[Entries on spatial positioning]
◇ ◇ ◇ ◇

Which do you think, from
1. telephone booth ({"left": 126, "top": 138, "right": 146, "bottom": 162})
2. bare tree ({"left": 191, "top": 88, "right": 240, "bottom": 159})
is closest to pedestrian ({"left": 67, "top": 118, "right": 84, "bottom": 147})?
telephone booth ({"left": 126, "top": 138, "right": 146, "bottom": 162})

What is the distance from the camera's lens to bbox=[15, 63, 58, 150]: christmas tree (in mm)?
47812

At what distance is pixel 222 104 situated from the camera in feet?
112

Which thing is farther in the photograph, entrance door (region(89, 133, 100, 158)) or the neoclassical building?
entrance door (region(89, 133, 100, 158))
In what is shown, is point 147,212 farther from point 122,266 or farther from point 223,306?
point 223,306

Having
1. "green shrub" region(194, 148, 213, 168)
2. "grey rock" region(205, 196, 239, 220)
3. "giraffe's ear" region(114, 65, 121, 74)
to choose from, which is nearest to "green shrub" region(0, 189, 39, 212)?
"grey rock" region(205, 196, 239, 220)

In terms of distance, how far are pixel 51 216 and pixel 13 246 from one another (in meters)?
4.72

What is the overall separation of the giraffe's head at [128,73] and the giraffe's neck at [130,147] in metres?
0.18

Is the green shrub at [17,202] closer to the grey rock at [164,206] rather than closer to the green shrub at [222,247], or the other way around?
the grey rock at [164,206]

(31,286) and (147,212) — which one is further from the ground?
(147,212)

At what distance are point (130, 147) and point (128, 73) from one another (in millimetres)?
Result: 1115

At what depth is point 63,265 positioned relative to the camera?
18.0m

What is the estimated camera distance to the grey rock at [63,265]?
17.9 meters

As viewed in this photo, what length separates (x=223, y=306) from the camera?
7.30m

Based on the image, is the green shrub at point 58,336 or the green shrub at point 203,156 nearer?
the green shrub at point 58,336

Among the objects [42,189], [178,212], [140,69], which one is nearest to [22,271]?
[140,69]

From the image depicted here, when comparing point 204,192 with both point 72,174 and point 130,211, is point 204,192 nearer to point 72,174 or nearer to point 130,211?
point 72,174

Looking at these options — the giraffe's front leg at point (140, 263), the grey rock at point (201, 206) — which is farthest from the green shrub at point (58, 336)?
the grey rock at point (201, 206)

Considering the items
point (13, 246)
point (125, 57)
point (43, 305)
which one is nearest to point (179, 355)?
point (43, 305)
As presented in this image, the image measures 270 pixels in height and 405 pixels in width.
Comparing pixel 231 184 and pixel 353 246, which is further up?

◇ ◇ ◇ ◇

Task requirements: Change "bare tree" to "leafless tree" throughout the lines above, and reproduce everything else without alteration.

Solved problem:
Which do you think, from
1. telephone booth ({"left": 126, "top": 138, "right": 146, "bottom": 162})
2. leafless tree ({"left": 191, "top": 88, "right": 240, "bottom": 159})
is closest to pedestrian ({"left": 67, "top": 118, "right": 84, "bottom": 147})?
telephone booth ({"left": 126, "top": 138, "right": 146, "bottom": 162})

What is the distance from the camera's lens to bbox=[15, 63, 58, 150]: christmas tree (in mm)?
47812

At what distance is pixel 222 104 situated from the camera in feet?
112

Which thing is farther in the photograph, entrance door (region(89, 133, 100, 158)) or the neoclassical building?
entrance door (region(89, 133, 100, 158))
In what is shown, is point 147,212 farther from point 122,266 or farther from point 223,306?
point 223,306

Having
1. "green shrub" region(194, 148, 213, 168)
2. "grey rock" region(205, 196, 239, 220)
3. "giraffe's ear" region(114, 65, 121, 74)
to choose from, which is nearest to "green shrub" region(0, 189, 39, 212)?
"grey rock" region(205, 196, 239, 220)

In terms of distance, how far are pixel 51 216 and pixel 13 246 from one another (in meters)?
4.72

What is the overall separation of the giraffe's head at [128,73] and the giraffe's neck at [130,147] in metres?
0.18

Is the green shrub at [17,202] closer to the grey rock at [164,206] rather than closer to the green shrub at [222,247], or the other way around?
the grey rock at [164,206]

(31,286) and (147,212) — which one is further from the ground?
(147,212)

At what distance are point (130, 147) and point (128, 73) from one another (in millimetres)?
Result: 1115

At what depth is point 63,265 positioned relative to the camera?
18.0m

What is the estimated camera distance to the grey rock at [63,265]?
17.9 meters

As viewed in this photo, what length separates (x=223, y=306) from the camera?
7.30m

Based on the image, is the green shrub at point 58,336 or the green shrub at point 203,156 nearer?
the green shrub at point 58,336

Among the objects [42,189], [178,212], [140,69], which one is nearest to [22,271]?
[140,69]

From the image depicted here, when comparing point 204,192 with both point 72,174 and point 130,211, is point 204,192 nearer to point 72,174 or nearer to point 130,211?
point 72,174

Looking at these options — the giraffe's front leg at point (140, 263), the grey rock at point (201, 206) — which is farthest from the green shrub at point (58, 336)?
the grey rock at point (201, 206)

Considering the items
point (13, 246)
point (125, 57)
point (43, 305)
which one is nearest to point (179, 355)?
point (43, 305)
As presented in this image, the image measures 270 pixels in height and 405 pixels in width.
Comparing pixel 231 184 and pixel 353 246, which is further up?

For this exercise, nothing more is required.